See you there, real Subzero!


----------



## The real Subzero (Apr 13, 2010)

MrsPapasin said:


> See you there, real Subzero!


Hey, glad you and Richard can make it out. I haven't been to a show in a looooong time. Hopefully nothing comes up, otherwise, I will see you both at the show.

And I hope to see many other SQL competitors out there as well. I have been wanting to hear some great sounding cars.


----------



## papasin (Jan 24, 2011)

The real Subzero said:


> Hey, glad you and Richard can make it out. I haven't been to a show in a looooong time. Hopefully nothing comes up, otherwise, I will see you both at the show.
> 
> And I hope to see many other SQL competitors out there as well. I have been wanting to hear some great sounding cars.
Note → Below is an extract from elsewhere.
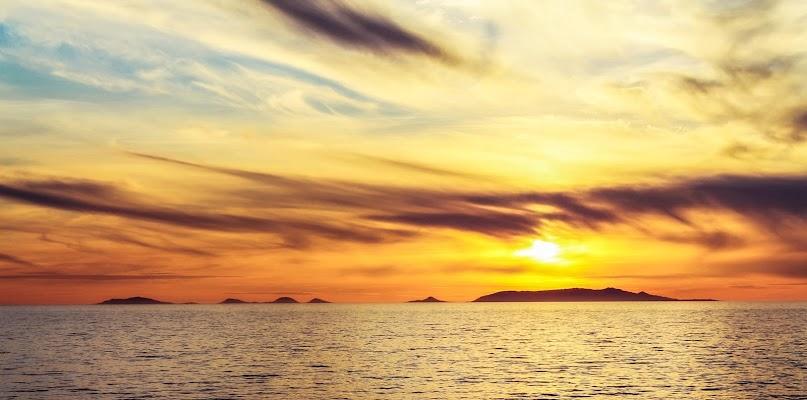 SUNSET di DARYAA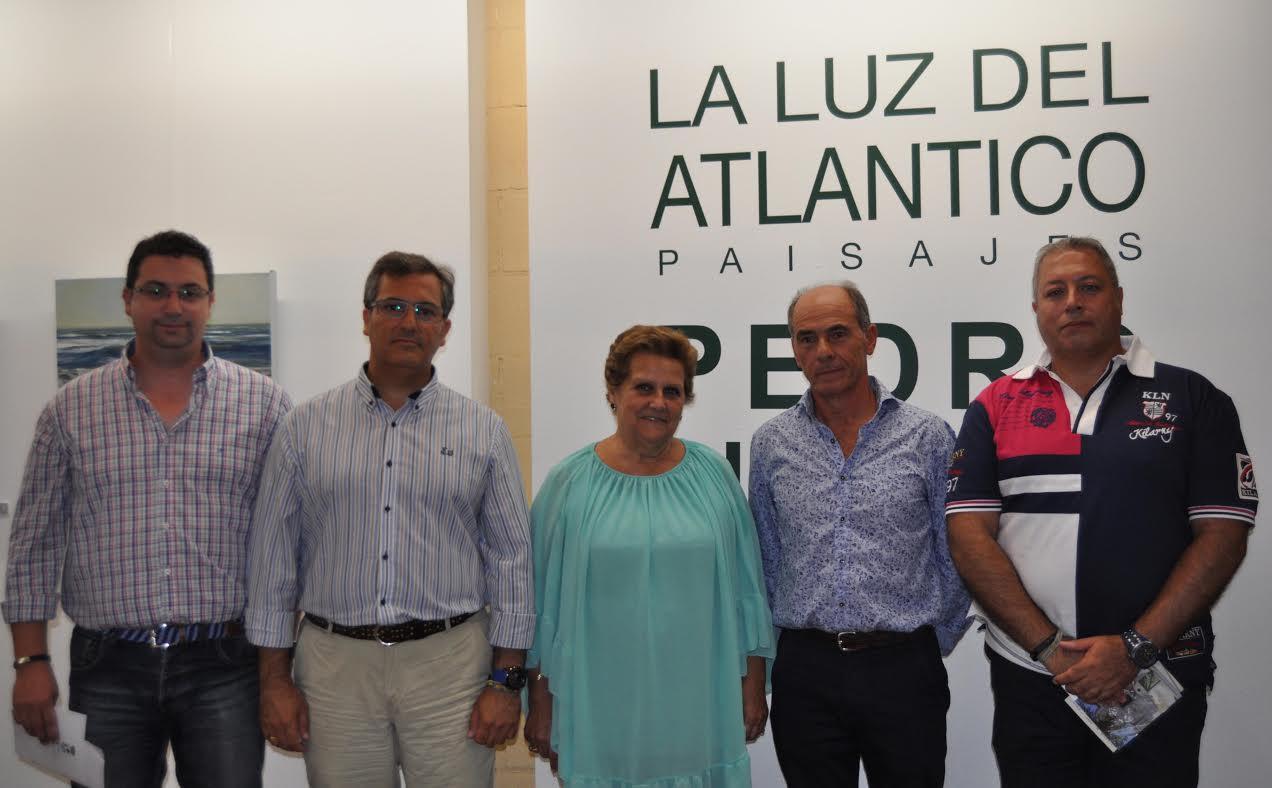 La mirada y la luz de Pedro Quesada en la Galería Municipal de Arte Pintora Charo Olias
It looks like at least 3 WCA cars will be making the trek. I made some changes since you last heard my car, so you'll have to tell me what you think.


----------



## The real Subzero (Apr 13, 2010)

papasin said:


> It looks like at least 3 WCA cars will be making the trek. I made some changes since you last heard my car, so you'll have to tell me what you think.


Thanks for coming out. Maybe next time is will be much cooler


----------